Day 2. Run a structure-only pass over the existing 76 documents. The runner already supports --mode structure-only (well, it supports scrape+structure; I'll wire structure-only properly). 4.3M words at ~3,500 tokens per chunk = roughly 1,200 LLM calls. With Haiku, about $40. Output: ~15,000-25,000 typed JSON records. After this, the corpus is queryable.
Day 3. Wire the script generator to draw from the corpus instead of relying on Claude's training-time knowledge. This is the moat-building step. After this, every script ships referencing your proprietary corpus, not generic LLM knowledge.
Day 4-5. Triage the 22 blocked sources. Re-run scraping with a browser UA. Add YouTube transcript ingestion for the practitioners whose blogs are blocked. Refresh the corpus with the new Tier B content. Re-run the structure pass for the new documents only (cheap, incremental).
Mac mini setup. Plug SSD into Mac mini, install Python deps, point Tailscale at it. The corpus continues running on the Mac mini as the always-on background process. Your laptop is freed up.
Continuous improvement pass. Set up a weekly cron on the Mac mini that re-scrapes the same sources to pick up new blog posts and podcast episodes. The corpus stays fresh.
Script generator specialists. With a working corpus, start building the audio use-case specialists from your script-types list (walking meditation, Joe Dispenza journey, Gene Keys deep dive, HD walkthrough, astrology walkthrough). Each one is a prompt-template variation on the existing script generator, plus tradition-specific corpus queries.

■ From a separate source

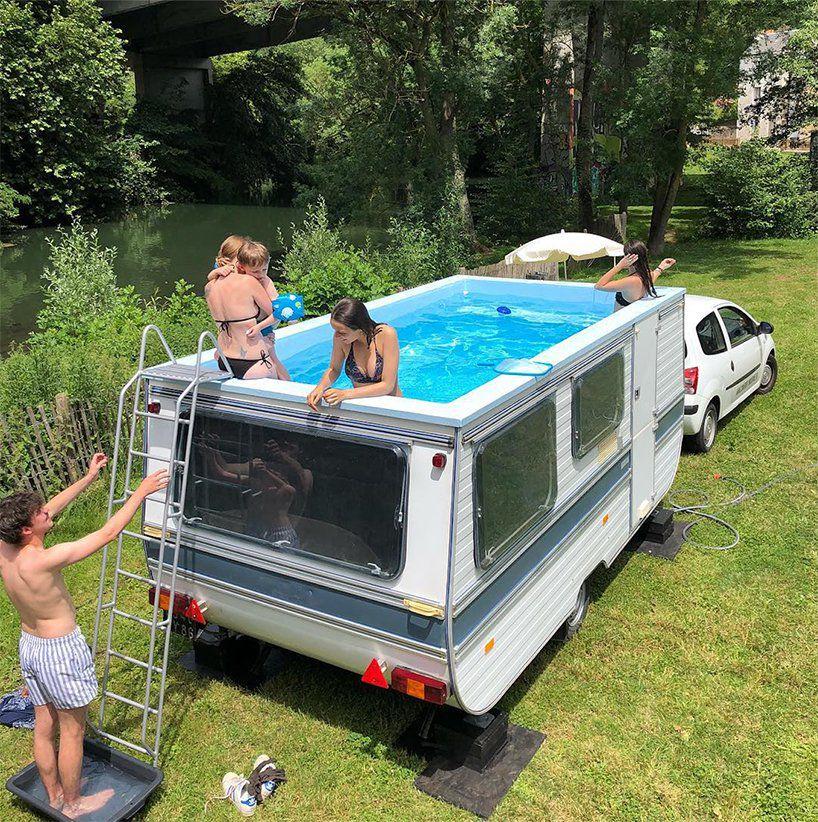 People swimming in small pool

If you do Haiku-based structuring today: - 4.3M words → roughly $40 in Haiku spend - One afternoon of running (~3-4 hours of Claude API calls at our rate limits) - Outcome: ~15,000-25,000 typed records ready to feed generation agents
If you wait for Gemini setup first: - Same 4.3M words → roughly $3-5 in Gemini spend - Same outcome - Tradeoff: setup time and Gemini configuration friction
My recommendation: do both. Use Haiku today to unblock the script-generator wiring. Configure Gemini properly this week so the NEXT structuring pass (after we add more sources) uses the cheaper provider.
When you have a moment, three answers will scope the next steps.
End of report. The corpus is real, the foundation is solid, the next pass unblocks generation.